# Victorian Woman Puzzle



## Carter Johnson (29 Apr 2006)

Are you folks ready for another puzzle? I usually finish about three per month and this one is great fun because of all the cut-out images in the picture. It's called "The Victorian Woman", the title of the book that sits on the table.

The completed puzzle is about 12.5 x 10.5 inches. It's made from 1/4" three-ply poplar and has 390 pieces.

I am posting the front followed by a horizontally-flipped picture of the back so you can see easily see where the cuts are made along image lines.

As always, if you have questions, fire away, either through the forum or via e-mail at [email protected]

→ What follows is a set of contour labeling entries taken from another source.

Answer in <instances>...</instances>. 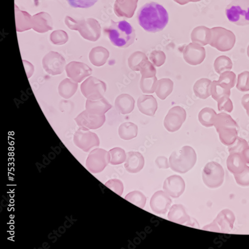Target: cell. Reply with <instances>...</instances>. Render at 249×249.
<instances>
[{
	"instance_id": "obj_1",
	"label": "cell",
	"mask_w": 249,
	"mask_h": 249,
	"mask_svg": "<svg viewBox=\"0 0 249 249\" xmlns=\"http://www.w3.org/2000/svg\"><path fill=\"white\" fill-rule=\"evenodd\" d=\"M137 18L139 25L146 31L155 33L162 31L169 20V14L161 5L150 2L139 10Z\"/></svg>"
},
{
	"instance_id": "obj_2",
	"label": "cell",
	"mask_w": 249,
	"mask_h": 249,
	"mask_svg": "<svg viewBox=\"0 0 249 249\" xmlns=\"http://www.w3.org/2000/svg\"><path fill=\"white\" fill-rule=\"evenodd\" d=\"M111 25L104 30L111 43L121 48H126L132 45L136 38L135 30L126 20L116 22L111 20Z\"/></svg>"
},
{
	"instance_id": "obj_3",
	"label": "cell",
	"mask_w": 249,
	"mask_h": 249,
	"mask_svg": "<svg viewBox=\"0 0 249 249\" xmlns=\"http://www.w3.org/2000/svg\"><path fill=\"white\" fill-rule=\"evenodd\" d=\"M197 160L195 150L191 147L185 146L179 151L174 152L169 159L171 169L179 174H184L190 171Z\"/></svg>"
},
{
	"instance_id": "obj_4",
	"label": "cell",
	"mask_w": 249,
	"mask_h": 249,
	"mask_svg": "<svg viewBox=\"0 0 249 249\" xmlns=\"http://www.w3.org/2000/svg\"><path fill=\"white\" fill-rule=\"evenodd\" d=\"M65 23L69 29L78 31L81 36L86 39L96 41L100 37V25L94 18L76 20L67 16L66 18Z\"/></svg>"
},
{
	"instance_id": "obj_5",
	"label": "cell",
	"mask_w": 249,
	"mask_h": 249,
	"mask_svg": "<svg viewBox=\"0 0 249 249\" xmlns=\"http://www.w3.org/2000/svg\"><path fill=\"white\" fill-rule=\"evenodd\" d=\"M228 20L239 26L249 25V0H233L225 9Z\"/></svg>"
},
{
	"instance_id": "obj_6",
	"label": "cell",
	"mask_w": 249,
	"mask_h": 249,
	"mask_svg": "<svg viewBox=\"0 0 249 249\" xmlns=\"http://www.w3.org/2000/svg\"><path fill=\"white\" fill-rule=\"evenodd\" d=\"M211 37L209 45L221 52L231 50L236 43V36L232 31L217 27L211 29Z\"/></svg>"
},
{
	"instance_id": "obj_7",
	"label": "cell",
	"mask_w": 249,
	"mask_h": 249,
	"mask_svg": "<svg viewBox=\"0 0 249 249\" xmlns=\"http://www.w3.org/2000/svg\"><path fill=\"white\" fill-rule=\"evenodd\" d=\"M224 176L223 167L220 164L215 161L207 163L202 172L203 182L211 189L219 188L223 183Z\"/></svg>"
},
{
	"instance_id": "obj_8",
	"label": "cell",
	"mask_w": 249,
	"mask_h": 249,
	"mask_svg": "<svg viewBox=\"0 0 249 249\" xmlns=\"http://www.w3.org/2000/svg\"><path fill=\"white\" fill-rule=\"evenodd\" d=\"M235 220L233 213L229 210H224L220 213L213 222L204 226L203 230L228 233L233 230Z\"/></svg>"
},
{
	"instance_id": "obj_9",
	"label": "cell",
	"mask_w": 249,
	"mask_h": 249,
	"mask_svg": "<svg viewBox=\"0 0 249 249\" xmlns=\"http://www.w3.org/2000/svg\"><path fill=\"white\" fill-rule=\"evenodd\" d=\"M110 160L109 152L102 149H95L89 154L86 161V167L90 173L98 174L105 169Z\"/></svg>"
},
{
	"instance_id": "obj_10",
	"label": "cell",
	"mask_w": 249,
	"mask_h": 249,
	"mask_svg": "<svg viewBox=\"0 0 249 249\" xmlns=\"http://www.w3.org/2000/svg\"><path fill=\"white\" fill-rule=\"evenodd\" d=\"M80 89L88 99L96 100L103 97L107 91V85L100 79L90 76L82 83Z\"/></svg>"
},
{
	"instance_id": "obj_11",
	"label": "cell",
	"mask_w": 249,
	"mask_h": 249,
	"mask_svg": "<svg viewBox=\"0 0 249 249\" xmlns=\"http://www.w3.org/2000/svg\"><path fill=\"white\" fill-rule=\"evenodd\" d=\"M73 141L77 147L85 152H89L100 144L99 139L96 134L80 127L74 134Z\"/></svg>"
},
{
	"instance_id": "obj_12",
	"label": "cell",
	"mask_w": 249,
	"mask_h": 249,
	"mask_svg": "<svg viewBox=\"0 0 249 249\" xmlns=\"http://www.w3.org/2000/svg\"><path fill=\"white\" fill-rule=\"evenodd\" d=\"M77 125L88 130H95L101 127L106 121L105 115L96 114L86 110L75 119Z\"/></svg>"
},
{
	"instance_id": "obj_13",
	"label": "cell",
	"mask_w": 249,
	"mask_h": 249,
	"mask_svg": "<svg viewBox=\"0 0 249 249\" xmlns=\"http://www.w3.org/2000/svg\"><path fill=\"white\" fill-rule=\"evenodd\" d=\"M66 60L58 53L51 52L43 59V66L49 74L56 75L64 72L66 66Z\"/></svg>"
},
{
	"instance_id": "obj_14",
	"label": "cell",
	"mask_w": 249,
	"mask_h": 249,
	"mask_svg": "<svg viewBox=\"0 0 249 249\" xmlns=\"http://www.w3.org/2000/svg\"><path fill=\"white\" fill-rule=\"evenodd\" d=\"M186 118L185 110L180 107H175L169 111L164 120V126L170 132H175L182 126Z\"/></svg>"
},
{
	"instance_id": "obj_15",
	"label": "cell",
	"mask_w": 249,
	"mask_h": 249,
	"mask_svg": "<svg viewBox=\"0 0 249 249\" xmlns=\"http://www.w3.org/2000/svg\"><path fill=\"white\" fill-rule=\"evenodd\" d=\"M66 70L68 76L77 83L81 82L92 73V70L87 65L76 61L70 62Z\"/></svg>"
},
{
	"instance_id": "obj_16",
	"label": "cell",
	"mask_w": 249,
	"mask_h": 249,
	"mask_svg": "<svg viewBox=\"0 0 249 249\" xmlns=\"http://www.w3.org/2000/svg\"><path fill=\"white\" fill-rule=\"evenodd\" d=\"M183 55L187 63L192 66H197L204 60L206 52L203 47L193 43L185 47Z\"/></svg>"
},
{
	"instance_id": "obj_17",
	"label": "cell",
	"mask_w": 249,
	"mask_h": 249,
	"mask_svg": "<svg viewBox=\"0 0 249 249\" xmlns=\"http://www.w3.org/2000/svg\"><path fill=\"white\" fill-rule=\"evenodd\" d=\"M172 203V199L167 193L158 191L152 196L150 201V206L154 213L162 215L167 213Z\"/></svg>"
},
{
	"instance_id": "obj_18",
	"label": "cell",
	"mask_w": 249,
	"mask_h": 249,
	"mask_svg": "<svg viewBox=\"0 0 249 249\" xmlns=\"http://www.w3.org/2000/svg\"><path fill=\"white\" fill-rule=\"evenodd\" d=\"M185 184L183 178L178 175L172 176L164 182L163 189L170 196L177 198L184 192Z\"/></svg>"
},
{
	"instance_id": "obj_19",
	"label": "cell",
	"mask_w": 249,
	"mask_h": 249,
	"mask_svg": "<svg viewBox=\"0 0 249 249\" xmlns=\"http://www.w3.org/2000/svg\"><path fill=\"white\" fill-rule=\"evenodd\" d=\"M32 28L39 33L53 30L51 16L45 12H40L32 17Z\"/></svg>"
},
{
	"instance_id": "obj_20",
	"label": "cell",
	"mask_w": 249,
	"mask_h": 249,
	"mask_svg": "<svg viewBox=\"0 0 249 249\" xmlns=\"http://www.w3.org/2000/svg\"><path fill=\"white\" fill-rule=\"evenodd\" d=\"M138 0H116L114 6L115 14L119 17L131 18L137 7Z\"/></svg>"
},
{
	"instance_id": "obj_21",
	"label": "cell",
	"mask_w": 249,
	"mask_h": 249,
	"mask_svg": "<svg viewBox=\"0 0 249 249\" xmlns=\"http://www.w3.org/2000/svg\"><path fill=\"white\" fill-rule=\"evenodd\" d=\"M140 111L146 115L154 116L158 109V102L153 95H142L137 101Z\"/></svg>"
},
{
	"instance_id": "obj_22",
	"label": "cell",
	"mask_w": 249,
	"mask_h": 249,
	"mask_svg": "<svg viewBox=\"0 0 249 249\" xmlns=\"http://www.w3.org/2000/svg\"><path fill=\"white\" fill-rule=\"evenodd\" d=\"M144 164V158L141 153L130 152L127 154L124 167L128 172L132 174L139 173L143 169Z\"/></svg>"
},
{
	"instance_id": "obj_23",
	"label": "cell",
	"mask_w": 249,
	"mask_h": 249,
	"mask_svg": "<svg viewBox=\"0 0 249 249\" xmlns=\"http://www.w3.org/2000/svg\"><path fill=\"white\" fill-rule=\"evenodd\" d=\"M135 101L134 98L127 94H122L118 96L115 102L116 110L123 115L131 113L135 108Z\"/></svg>"
},
{
	"instance_id": "obj_24",
	"label": "cell",
	"mask_w": 249,
	"mask_h": 249,
	"mask_svg": "<svg viewBox=\"0 0 249 249\" xmlns=\"http://www.w3.org/2000/svg\"><path fill=\"white\" fill-rule=\"evenodd\" d=\"M112 107L110 104L104 97L96 100L88 99L86 102L87 110L100 115H105Z\"/></svg>"
},
{
	"instance_id": "obj_25",
	"label": "cell",
	"mask_w": 249,
	"mask_h": 249,
	"mask_svg": "<svg viewBox=\"0 0 249 249\" xmlns=\"http://www.w3.org/2000/svg\"><path fill=\"white\" fill-rule=\"evenodd\" d=\"M168 219L172 222L179 224H190L191 221L190 217L181 204L172 206L168 214Z\"/></svg>"
},
{
	"instance_id": "obj_26",
	"label": "cell",
	"mask_w": 249,
	"mask_h": 249,
	"mask_svg": "<svg viewBox=\"0 0 249 249\" xmlns=\"http://www.w3.org/2000/svg\"><path fill=\"white\" fill-rule=\"evenodd\" d=\"M211 37V29L205 26L196 28L191 35L193 43L202 47L209 45Z\"/></svg>"
},
{
	"instance_id": "obj_27",
	"label": "cell",
	"mask_w": 249,
	"mask_h": 249,
	"mask_svg": "<svg viewBox=\"0 0 249 249\" xmlns=\"http://www.w3.org/2000/svg\"><path fill=\"white\" fill-rule=\"evenodd\" d=\"M109 57V52L105 48L97 47L93 48L89 53L91 63L96 67L105 65Z\"/></svg>"
},
{
	"instance_id": "obj_28",
	"label": "cell",
	"mask_w": 249,
	"mask_h": 249,
	"mask_svg": "<svg viewBox=\"0 0 249 249\" xmlns=\"http://www.w3.org/2000/svg\"><path fill=\"white\" fill-rule=\"evenodd\" d=\"M227 165L228 170L234 175L242 172L247 166L242 157L238 153L230 154L227 159Z\"/></svg>"
},
{
	"instance_id": "obj_29",
	"label": "cell",
	"mask_w": 249,
	"mask_h": 249,
	"mask_svg": "<svg viewBox=\"0 0 249 249\" xmlns=\"http://www.w3.org/2000/svg\"><path fill=\"white\" fill-rule=\"evenodd\" d=\"M17 31L24 32L32 29V17L27 12L22 11L15 5Z\"/></svg>"
},
{
	"instance_id": "obj_30",
	"label": "cell",
	"mask_w": 249,
	"mask_h": 249,
	"mask_svg": "<svg viewBox=\"0 0 249 249\" xmlns=\"http://www.w3.org/2000/svg\"><path fill=\"white\" fill-rule=\"evenodd\" d=\"M212 81L207 78L198 80L194 85V91L196 97L206 99L212 95L211 88Z\"/></svg>"
},
{
	"instance_id": "obj_31",
	"label": "cell",
	"mask_w": 249,
	"mask_h": 249,
	"mask_svg": "<svg viewBox=\"0 0 249 249\" xmlns=\"http://www.w3.org/2000/svg\"><path fill=\"white\" fill-rule=\"evenodd\" d=\"M174 82L170 78H162L157 82L155 92L158 97L164 100L173 92Z\"/></svg>"
},
{
	"instance_id": "obj_32",
	"label": "cell",
	"mask_w": 249,
	"mask_h": 249,
	"mask_svg": "<svg viewBox=\"0 0 249 249\" xmlns=\"http://www.w3.org/2000/svg\"><path fill=\"white\" fill-rule=\"evenodd\" d=\"M78 88L77 83L71 79L62 80L58 87L59 95L65 99H69L76 93Z\"/></svg>"
},
{
	"instance_id": "obj_33",
	"label": "cell",
	"mask_w": 249,
	"mask_h": 249,
	"mask_svg": "<svg viewBox=\"0 0 249 249\" xmlns=\"http://www.w3.org/2000/svg\"><path fill=\"white\" fill-rule=\"evenodd\" d=\"M120 137L124 140H130L137 136L138 128L136 124L131 122L124 123L118 129Z\"/></svg>"
},
{
	"instance_id": "obj_34",
	"label": "cell",
	"mask_w": 249,
	"mask_h": 249,
	"mask_svg": "<svg viewBox=\"0 0 249 249\" xmlns=\"http://www.w3.org/2000/svg\"><path fill=\"white\" fill-rule=\"evenodd\" d=\"M216 131L224 128H238L237 122L232 117L225 113H221L217 114L214 124Z\"/></svg>"
},
{
	"instance_id": "obj_35",
	"label": "cell",
	"mask_w": 249,
	"mask_h": 249,
	"mask_svg": "<svg viewBox=\"0 0 249 249\" xmlns=\"http://www.w3.org/2000/svg\"><path fill=\"white\" fill-rule=\"evenodd\" d=\"M216 131L219 134L220 141L225 146H231L238 137V128H225Z\"/></svg>"
},
{
	"instance_id": "obj_36",
	"label": "cell",
	"mask_w": 249,
	"mask_h": 249,
	"mask_svg": "<svg viewBox=\"0 0 249 249\" xmlns=\"http://www.w3.org/2000/svg\"><path fill=\"white\" fill-rule=\"evenodd\" d=\"M216 115L217 113L214 109L206 107L199 112L198 119L203 126L210 128L214 126Z\"/></svg>"
},
{
	"instance_id": "obj_37",
	"label": "cell",
	"mask_w": 249,
	"mask_h": 249,
	"mask_svg": "<svg viewBox=\"0 0 249 249\" xmlns=\"http://www.w3.org/2000/svg\"><path fill=\"white\" fill-rule=\"evenodd\" d=\"M214 68L216 72L219 74L231 71L233 68V63L231 59L227 56L221 55L216 58Z\"/></svg>"
},
{
	"instance_id": "obj_38",
	"label": "cell",
	"mask_w": 249,
	"mask_h": 249,
	"mask_svg": "<svg viewBox=\"0 0 249 249\" xmlns=\"http://www.w3.org/2000/svg\"><path fill=\"white\" fill-rule=\"evenodd\" d=\"M211 93L213 98L217 102L224 97H230L231 89L214 80L212 82Z\"/></svg>"
},
{
	"instance_id": "obj_39",
	"label": "cell",
	"mask_w": 249,
	"mask_h": 249,
	"mask_svg": "<svg viewBox=\"0 0 249 249\" xmlns=\"http://www.w3.org/2000/svg\"><path fill=\"white\" fill-rule=\"evenodd\" d=\"M157 78L156 76L149 78H141L140 88L142 92L146 94L153 93L155 92Z\"/></svg>"
},
{
	"instance_id": "obj_40",
	"label": "cell",
	"mask_w": 249,
	"mask_h": 249,
	"mask_svg": "<svg viewBox=\"0 0 249 249\" xmlns=\"http://www.w3.org/2000/svg\"><path fill=\"white\" fill-rule=\"evenodd\" d=\"M140 71L142 78H149L156 76L157 71L154 65L148 58L144 60L139 65L138 71Z\"/></svg>"
},
{
	"instance_id": "obj_41",
	"label": "cell",
	"mask_w": 249,
	"mask_h": 249,
	"mask_svg": "<svg viewBox=\"0 0 249 249\" xmlns=\"http://www.w3.org/2000/svg\"><path fill=\"white\" fill-rule=\"evenodd\" d=\"M124 198L141 209L144 208L147 202L146 196L139 191H134L128 194Z\"/></svg>"
},
{
	"instance_id": "obj_42",
	"label": "cell",
	"mask_w": 249,
	"mask_h": 249,
	"mask_svg": "<svg viewBox=\"0 0 249 249\" xmlns=\"http://www.w3.org/2000/svg\"><path fill=\"white\" fill-rule=\"evenodd\" d=\"M218 82L231 89L235 86L236 75L234 72L231 71L224 72L220 74Z\"/></svg>"
},
{
	"instance_id": "obj_43",
	"label": "cell",
	"mask_w": 249,
	"mask_h": 249,
	"mask_svg": "<svg viewBox=\"0 0 249 249\" xmlns=\"http://www.w3.org/2000/svg\"><path fill=\"white\" fill-rule=\"evenodd\" d=\"M110 155V163L112 165H118L126 161L127 155L124 151L120 148H115L109 152Z\"/></svg>"
},
{
	"instance_id": "obj_44",
	"label": "cell",
	"mask_w": 249,
	"mask_h": 249,
	"mask_svg": "<svg viewBox=\"0 0 249 249\" xmlns=\"http://www.w3.org/2000/svg\"><path fill=\"white\" fill-rule=\"evenodd\" d=\"M148 59L146 54L141 52H136L128 58L129 68L134 71H138L139 65L145 59Z\"/></svg>"
},
{
	"instance_id": "obj_45",
	"label": "cell",
	"mask_w": 249,
	"mask_h": 249,
	"mask_svg": "<svg viewBox=\"0 0 249 249\" xmlns=\"http://www.w3.org/2000/svg\"><path fill=\"white\" fill-rule=\"evenodd\" d=\"M236 88L243 92L249 91V71H245L238 75Z\"/></svg>"
},
{
	"instance_id": "obj_46",
	"label": "cell",
	"mask_w": 249,
	"mask_h": 249,
	"mask_svg": "<svg viewBox=\"0 0 249 249\" xmlns=\"http://www.w3.org/2000/svg\"><path fill=\"white\" fill-rule=\"evenodd\" d=\"M68 39V35L64 31H55L53 32L51 35V40L52 43L56 45H64L67 42Z\"/></svg>"
},
{
	"instance_id": "obj_47",
	"label": "cell",
	"mask_w": 249,
	"mask_h": 249,
	"mask_svg": "<svg viewBox=\"0 0 249 249\" xmlns=\"http://www.w3.org/2000/svg\"><path fill=\"white\" fill-rule=\"evenodd\" d=\"M248 147L249 146L247 142L244 139L238 137L235 142L229 146L228 151L230 154H241L244 150Z\"/></svg>"
},
{
	"instance_id": "obj_48",
	"label": "cell",
	"mask_w": 249,
	"mask_h": 249,
	"mask_svg": "<svg viewBox=\"0 0 249 249\" xmlns=\"http://www.w3.org/2000/svg\"><path fill=\"white\" fill-rule=\"evenodd\" d=\"M217 102L218 109L219 111H225L231 113L233 110V105L230 97H224Z\"/></svg>"
},
{
	"instance_id": "obj_49",
	"label": "cell",
	"mask_w": 249,
	"mask_h": 249,
	"mask_svg": "<svg viewBox=\"0 0 249 249\" xmlns=\"http://www.w3.org/2000/svg\"><path fill=\"white\" fill-rule=\"evenodd\" d=\"M150 59L154 66L160 67L164 64L166 56L162 51H154L150 54Z\"/></svg>"
},
{
	"instance_id": "obj_50",
	"label": "cell",
	"mask_w": 249,
	"mask_h": 249,
	"mask_svg": "<svg viewBox=\"0 0 249 249\" xmlns=\"http://www.w3.org/2000/svg\"><path fill=\"white\" fill-rule=\"evenodd\" d=\"M105 185L111 191L121 196L124 191V186L122 182L117 179H111L108 181Z\"/></svg>"
},
{
	"instance_id": "obj_51",
	"label": "cell",
	"mask_w": 249,
	"mask_h": 249,
	"mask_svg": "<svg viewBox=\"0 0 249 249\" xmlns=\"http://www.w3.org/2000/svg\"><path fill=\"white\" fill-rule=\"evenodd\" d=\"M68 1L72 7L89 8L93 6L98 0H68Z\"/></svg>"
},
{
	"instance_id": "obj_52",
	"label": "cell",
	"mask_w": 249,
	"mask_h": 249,
	"mask_svg": "<svg viewBox=\"0 0 249 249\" xmlns=\"http://www.w3.org/2000/svg\"><path fill=\"white\" fill-rule=\"evenodd\" d=\"M234 177L238 184L242 186H249V167L246 166L245 170L240 174H235Z\"/></svg>"
},
{
	"instance_id": "obj_53",
	"label": "cell",
	"mask_w": 249,
	"mask_h": 249,
	"mask_svg": "<svg viewBox=\"0 0 249 249\" xmlns=\"http://www.w3.org/2000/svg\"><path fill=\"white\" fill-rule=\"evenodd\" d=\"M156 164L157 167L160 169H168L170 167L168 159L163 156H160L157 158Z\"/></svg>"
},
{
	"instance_id": "obj_54",
	"label": "cell",
	"mask_w": 249,
	"mask_h": 249,
	"mask_svg": "<svg viewBox=\"0 0 249 249\" xmlns=\"http://www.w3.org/2000/svg\"><path fill=\"white\" fill-rule=\"evenodd\" d=\"M24 65L25 68V71H26L27 74L28 75V77H31L34 71V68L33 66L29 62L26 60H23Z\"/></svg>"
},
{
	"instance_id": "obj_55",
	"label": "cell",
	"mask_w": 249,
	"mask_h": 249,
	"mask_svg": "<svg viewBox=\"0 0 249 249\" xmlns=\"http://www.w3.org/2000/svg\"><path fill=\"white\" fill-rule=\"evenodd\" d=\"M242 105L246 110L249 107V94L244 95L241 100Z\"/></svg>"
},
{
	"instance_id": "obj_56",
	"label": "cell",
	"mask_w": 249,
	"mask_h": 249,
	"mask_svg": "<svg viewBox=\"0 0 249 249\" xmlns=\"http://www.w3.org/2000/svg\"><path fill=\"white\" fill-rule=\"evenodd\" d=\"M246 164H249V147L244 150L241 154Z\"/></svg>"
},
{
	"instance_id": "obj_57",
	"label": "cell",
	"mask_w": 249,
	"mask_h": 249,
	"mask_svg": "<svg viewBox=\"0 0 249 249\" xmlns=\"http://www.w3.org/2000/svg\"><path fill=\"white\" fill-rule=\"evenodd\" d=\"M174 1L180 5H183L192 2L193 0H174Z\"/></svg>"
},
{
	"instance_id": "obj_58",
	"label": "cell",
	"mask_w": 249,
	"mask_h": 249,
	"mask_svg": "<svg viewBox=\"0 0 249 249\" xmlns=\"http://www.w3.org/2000/svg\"><path fill=\"white\" fill-rule=\"evenodd\" d=\"M246 110L247 111V115L249 117V107Z\"/></svg>"
},
{
	"instance_id": "obj_59",
	"label": "cell",
	"mask_w": 249,
	"mask_h": 249,
	"mask_svg": "<svg viewBox=\"0 0 249 249\" xmlns=\"http://www.w3.org/2000/svg\"><path fill=\"white\" fill-rule=\"evenodd\" d=\"M247 55H248V56L249 57V45L247 48Z\"/></svg>"
},
{
	"instance_id": "obj_60",
	"label": "cell",
	"mask_w": 249,
	"mask_h": 249,
	"mask_svg": "<svg viewBox=\"0 0 249 249\" xmlns=\"http://www.w3.org/2000/svg\"><path fill=\"white\" fill-rule=\"evenodd\" d=\"M201 1V0H193L192 2H196Z\"/></svg>"
}]
</instances>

For the first time in over 50 years, I will be heading east over the Atlantic in two weeks. Our son is the director of the animated film from Dreamworks "Over the Hedge" and he has invited me to accompany him to the opening at the Cannes Film Festival later in May. I had to get two things: a passport and a tuxedo!

Carter


----------



## Chris Knight (29 Apr 2006)

Carter,
That looks hellaciously complicated! Very attractive too.


----------



## Woodmagnet (29 Apr 2006)

That is an excellent piece of work C.J. :shock:


----------



## Paul Chapman (30 Apr 2006)

Fabulous work, Carter =D> 

Paul


----------